Writen by Lionel Therond

Volga Gas is an independent oil and gas exploration and production company focused on the Volga Region of western Russia and with a 100% interests in four licenses to explore for and produce oil, gas and condensate in the Volgograd and Saratov Regions. The share price has steadily recovered from a low of c.30p reached in Jan 2016 to the current c.55p, following an improvement in production operations.
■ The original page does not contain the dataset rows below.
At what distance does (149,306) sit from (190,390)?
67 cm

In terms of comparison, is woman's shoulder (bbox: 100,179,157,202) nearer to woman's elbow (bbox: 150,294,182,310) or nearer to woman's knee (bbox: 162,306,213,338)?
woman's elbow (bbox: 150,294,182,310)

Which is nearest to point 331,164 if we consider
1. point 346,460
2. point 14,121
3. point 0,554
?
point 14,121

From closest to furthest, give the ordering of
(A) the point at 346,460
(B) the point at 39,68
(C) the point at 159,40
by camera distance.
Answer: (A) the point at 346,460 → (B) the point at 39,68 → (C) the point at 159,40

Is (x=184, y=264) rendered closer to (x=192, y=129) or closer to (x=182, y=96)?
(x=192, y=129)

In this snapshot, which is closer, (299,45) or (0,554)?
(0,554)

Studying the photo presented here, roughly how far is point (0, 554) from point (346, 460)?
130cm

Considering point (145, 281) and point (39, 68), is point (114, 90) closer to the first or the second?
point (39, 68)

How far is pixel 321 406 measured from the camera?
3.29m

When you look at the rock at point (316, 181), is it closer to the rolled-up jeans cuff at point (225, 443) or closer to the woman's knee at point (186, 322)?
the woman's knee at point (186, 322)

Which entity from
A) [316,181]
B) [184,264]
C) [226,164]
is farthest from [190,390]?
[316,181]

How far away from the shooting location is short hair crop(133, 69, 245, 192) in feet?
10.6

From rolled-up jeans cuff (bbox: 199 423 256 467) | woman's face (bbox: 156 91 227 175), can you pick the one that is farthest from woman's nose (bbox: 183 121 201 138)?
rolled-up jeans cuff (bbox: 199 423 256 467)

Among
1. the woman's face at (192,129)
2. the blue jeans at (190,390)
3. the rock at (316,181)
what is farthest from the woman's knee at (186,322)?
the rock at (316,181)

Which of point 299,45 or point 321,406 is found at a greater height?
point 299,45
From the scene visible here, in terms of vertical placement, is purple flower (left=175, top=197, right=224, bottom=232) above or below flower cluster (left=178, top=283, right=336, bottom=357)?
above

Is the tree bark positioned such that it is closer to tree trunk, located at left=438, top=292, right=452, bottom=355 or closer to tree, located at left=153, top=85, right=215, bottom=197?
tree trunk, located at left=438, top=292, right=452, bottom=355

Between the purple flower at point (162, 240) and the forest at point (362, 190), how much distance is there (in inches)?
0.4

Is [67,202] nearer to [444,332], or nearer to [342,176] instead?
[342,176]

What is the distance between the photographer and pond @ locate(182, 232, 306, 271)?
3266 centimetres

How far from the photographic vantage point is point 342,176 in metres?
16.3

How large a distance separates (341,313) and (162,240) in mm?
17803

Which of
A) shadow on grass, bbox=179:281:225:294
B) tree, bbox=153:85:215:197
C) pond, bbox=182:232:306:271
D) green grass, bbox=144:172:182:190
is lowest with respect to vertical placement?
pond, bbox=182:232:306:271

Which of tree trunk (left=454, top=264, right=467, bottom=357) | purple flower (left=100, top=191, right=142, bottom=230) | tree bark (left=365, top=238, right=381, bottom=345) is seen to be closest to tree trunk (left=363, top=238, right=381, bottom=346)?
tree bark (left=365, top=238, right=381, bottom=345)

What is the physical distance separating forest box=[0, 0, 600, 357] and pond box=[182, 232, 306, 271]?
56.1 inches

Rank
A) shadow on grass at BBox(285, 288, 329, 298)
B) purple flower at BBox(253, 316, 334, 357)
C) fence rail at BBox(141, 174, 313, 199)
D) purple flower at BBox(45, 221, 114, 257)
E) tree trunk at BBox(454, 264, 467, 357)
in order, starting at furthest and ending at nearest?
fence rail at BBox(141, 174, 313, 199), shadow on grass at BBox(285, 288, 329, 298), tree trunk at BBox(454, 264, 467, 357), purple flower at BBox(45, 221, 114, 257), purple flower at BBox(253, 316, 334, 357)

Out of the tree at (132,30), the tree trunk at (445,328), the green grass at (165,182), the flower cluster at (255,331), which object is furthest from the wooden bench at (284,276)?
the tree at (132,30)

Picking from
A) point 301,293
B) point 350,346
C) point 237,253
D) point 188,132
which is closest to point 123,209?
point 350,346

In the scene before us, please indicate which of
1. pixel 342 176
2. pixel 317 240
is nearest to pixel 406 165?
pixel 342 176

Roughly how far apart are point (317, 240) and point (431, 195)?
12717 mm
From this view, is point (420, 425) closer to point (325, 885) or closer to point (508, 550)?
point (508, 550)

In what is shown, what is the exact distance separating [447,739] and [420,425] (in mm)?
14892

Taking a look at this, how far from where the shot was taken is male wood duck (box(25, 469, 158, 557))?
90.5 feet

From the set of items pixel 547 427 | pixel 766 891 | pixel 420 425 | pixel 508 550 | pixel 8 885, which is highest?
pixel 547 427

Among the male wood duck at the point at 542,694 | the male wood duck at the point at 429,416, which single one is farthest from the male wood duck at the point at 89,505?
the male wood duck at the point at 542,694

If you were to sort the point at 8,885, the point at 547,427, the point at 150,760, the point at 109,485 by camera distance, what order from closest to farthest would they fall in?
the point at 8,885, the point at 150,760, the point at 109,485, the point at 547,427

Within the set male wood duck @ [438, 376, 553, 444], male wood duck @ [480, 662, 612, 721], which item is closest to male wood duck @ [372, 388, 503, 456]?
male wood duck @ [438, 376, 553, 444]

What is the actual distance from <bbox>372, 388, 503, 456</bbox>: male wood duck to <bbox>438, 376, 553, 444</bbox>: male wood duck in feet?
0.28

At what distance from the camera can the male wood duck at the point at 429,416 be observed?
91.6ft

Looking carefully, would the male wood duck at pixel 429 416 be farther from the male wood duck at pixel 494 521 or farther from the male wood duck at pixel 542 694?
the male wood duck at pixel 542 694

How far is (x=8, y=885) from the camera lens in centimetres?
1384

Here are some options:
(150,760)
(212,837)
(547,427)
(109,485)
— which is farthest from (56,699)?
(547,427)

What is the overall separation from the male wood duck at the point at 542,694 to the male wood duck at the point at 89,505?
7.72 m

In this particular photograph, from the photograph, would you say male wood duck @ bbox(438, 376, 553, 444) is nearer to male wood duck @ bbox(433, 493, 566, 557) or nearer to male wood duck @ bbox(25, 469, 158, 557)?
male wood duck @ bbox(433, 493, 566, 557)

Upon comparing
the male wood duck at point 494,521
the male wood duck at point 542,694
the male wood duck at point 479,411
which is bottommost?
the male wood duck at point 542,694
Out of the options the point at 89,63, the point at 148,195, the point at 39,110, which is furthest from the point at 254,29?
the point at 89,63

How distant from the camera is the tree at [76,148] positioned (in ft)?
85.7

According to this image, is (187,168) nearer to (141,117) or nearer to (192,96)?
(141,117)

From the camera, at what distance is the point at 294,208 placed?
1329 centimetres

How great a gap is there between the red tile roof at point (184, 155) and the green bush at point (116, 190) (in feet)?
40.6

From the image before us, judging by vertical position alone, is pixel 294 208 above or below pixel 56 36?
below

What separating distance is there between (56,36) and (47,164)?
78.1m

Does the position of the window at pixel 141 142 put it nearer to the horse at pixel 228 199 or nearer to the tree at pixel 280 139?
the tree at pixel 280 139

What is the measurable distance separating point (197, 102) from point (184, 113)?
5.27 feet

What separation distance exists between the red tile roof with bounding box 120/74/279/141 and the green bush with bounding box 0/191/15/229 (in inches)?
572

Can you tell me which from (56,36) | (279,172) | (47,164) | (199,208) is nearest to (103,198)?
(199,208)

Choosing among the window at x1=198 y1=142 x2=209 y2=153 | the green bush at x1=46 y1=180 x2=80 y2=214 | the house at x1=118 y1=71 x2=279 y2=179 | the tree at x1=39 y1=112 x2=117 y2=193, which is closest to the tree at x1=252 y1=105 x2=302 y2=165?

In our opinion the stock as fairly valued versus that of industry peers; however, we view the recent stock purchase by a Director of Baring Vostok Capital Partners as a positive indicator for potential share price performance.

In 2016, gas and condensate production benefitted from the completion of the VM field development, the capacity increase at the gas treatment facility at Dobrinskoye as well as the development of export sales channels for condensate, which enabled the VM field to maintain production rates despite disruptions to the domestic market for condensate. During the year oil production benefitted from the installation of electrical submersible pumps in some of the Uzenskoye wells, increasing production rates from 450bpd to 850bpd (Figure 1).

 

In 2017, the company will continue to benefit from the full year impact of capacity upgrades to the gas processing plant at the end of 2016 as well as potential additional production from a horizontal well planned to be drilled in 2017. A further increase to commodity prices in 2017 would also positively impact the financial performance of the company.

We believe the rise in the share price during 2016 from a low of below 30p to current level of c.55p adequately discounts the recent operational and pricing improvement. Indeed, we note that the Volga Gas stock trades at a P/B value of 1.03 which compares with a median value of 0.6 and an average value of 1.2 for comparable companies; hence we believe it is currently fairly valued (Figure 2).


 

We see two avenues of potential upside, both of them presenting a certain level of risk.

The first one is additional appraisal and exploration success in the Karpenskiy licence. The licence area contains a producing oil field discovered by the company in 2007 in a supra-salt horizon and exploration potential in other identified structures in supra-salt, intra-salt and sub-salt horizons. Volga Gas had good success in supra-salt exploration with 11 wells drilled since 2007 resulting in the discovery of commercial reserves in the Uzenskoye and South Uzenskoye accumulations. However, the first deep sub-salt well, Grafovskaya#1, spudded on August 28, 2009 encountered hydrocarbons but proved to be sub-commercial.

The second one is M&A, either with Volga Gas being the target in a consolidation play for oil and gas assets in Russia, or Volga Gas being an acquirer of assets in the region. It is part of the strategy of the Company to seek potentially value accretive acquisition of other oil, gas and condensate reserves.

Interestingly on 13 January 2017 Baring Vostok Investments PCC Ltd, a closed end fund advised by  Baring Vostok Capital Partners which also advises the Baring Vostok Private Equity Funds that are founder shareholders of Volga Gas, bought 4.8 million shares of Volga Gas at a price of 49.5p (Source: RNS).

We believe such a stock purchase from someone close to the company is a positive indicator for potential share price performance in the relatively short-term.